Werve commented 3 months ago

It is possible to purge zpaq (with a bit of effort)... but... why? It is zpaq's best feature for disaster recovery. Space occupancy is typically minimal, becoming significant after months or hundreds of versions Deleting data from a backup is THE NO-NO

In my case, I wanted to reduce the size of some full HDD backups, accumulated for years. Since there will surely be several files and equal portions left over the years through deduplication I could save space. But I intend to continue with full backups still for years in the future and already currently I had almost run out of space in the HDDs in which I store them. So sooner or later I would have to remove the older backups. Or of course you can always buy more space but I did not want to proceed in that direction since it concerns a personal and not a work situation anyway.

fcorbelli commented 3 months ago

Deleting old data is not a practice I recommend; I have all the individual files since 1993. Deduplication doesn't make much sense as a space-saving methodology, it makes a lot more sense for different versions, i.e. snapshots Incidentally you can quickly estimate the amount of duplicate files (files, not parts of files) with the sum command and the -quick switch (ad hoc)

Werve commented 3 months ago

I tried compression before but a lot of time was wasted for almost no space saved since almost all files are not-compressible (like video). Since it is very likely that in the various backup chains there were repeated all those files several times then the biggest space savings I achieved is through deduplication. Many times, however, it happens, again to cite the example of videos, that there are also many clips clipped from a longer video. So they are still no-compressible (because of the work of the video encoders) but fully contained in the longer video. Another case where with deduplication ( partial data) gets a savings in used space.

Unfortunately, I found no other way. And even with deduplication it is very likely that in a couple of years at this rate of backups I will run out of space and will have to remove older backups.

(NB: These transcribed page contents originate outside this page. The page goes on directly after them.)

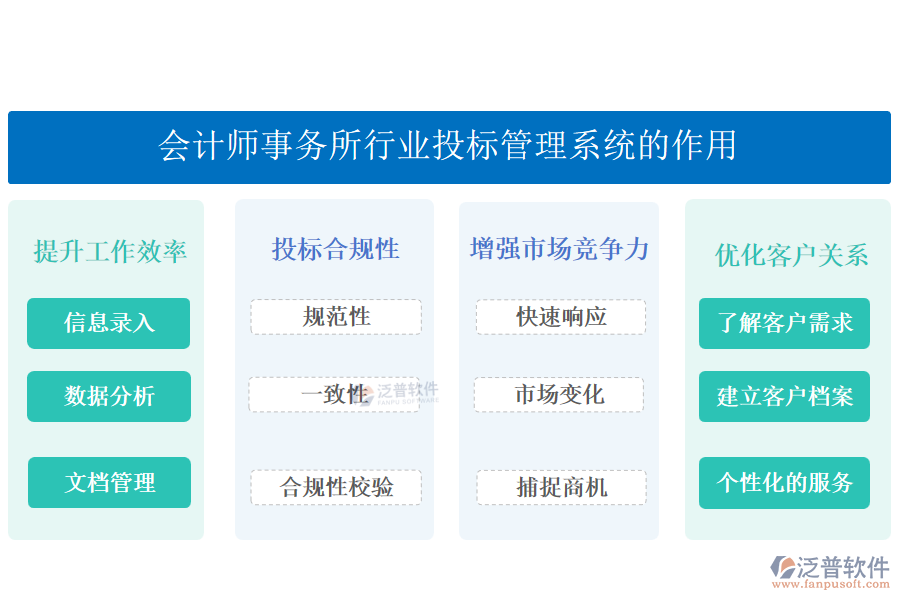 会计师事务所行业投标管理系统的作用

提升工作效率

信息录入

数据分析

文档管理

投标合规性

规范性

一致性

合规性校验

增强市场竞争力

快速响应

市场变化

捕捉商机

优化客户关系

了解客户需求

建立客户档案

个性化的服务

泛普软件
FANPU SOFTWARE

泛普软件
www.fanpusoft.com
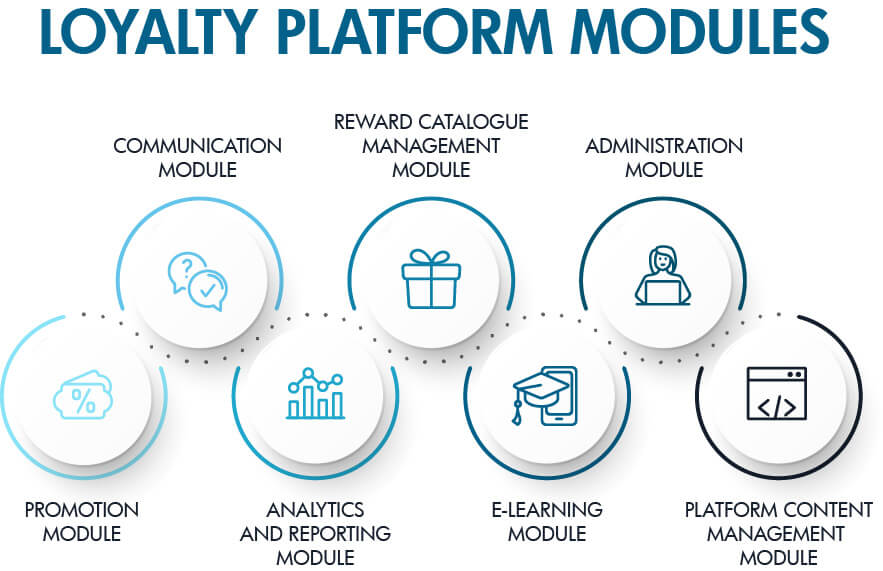 LOYALTY PLATFORM MODULES

COMMUNICATION MODULE

REWARD CATALOGUE MANAGEMENT MODULE

ADMINISTRATION MODULE

%

</>

PROMOTION MODULE

ANALYTICS AND REPORTING MODULE

E-LEARNING MODULE

PLATFORM CONTENT MANAGEMENT MODULE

fcorbelli commented 3 months ago

Video cannot be deduplicated very well You'll have to buy more hardware, or delete something

Werve commented 3 months ago

Video cannot be deduplicated very well You'll have to buy more hardware, or delete something

Yes, that's what I'm saying. In my use case unfortunately I have no alternatives. And I don't plan on buying more space anymore so I will have to remove older files in the future. For this reason I have already worked to find a storage system that will allow me to do this when I'll have like 1 MB left free.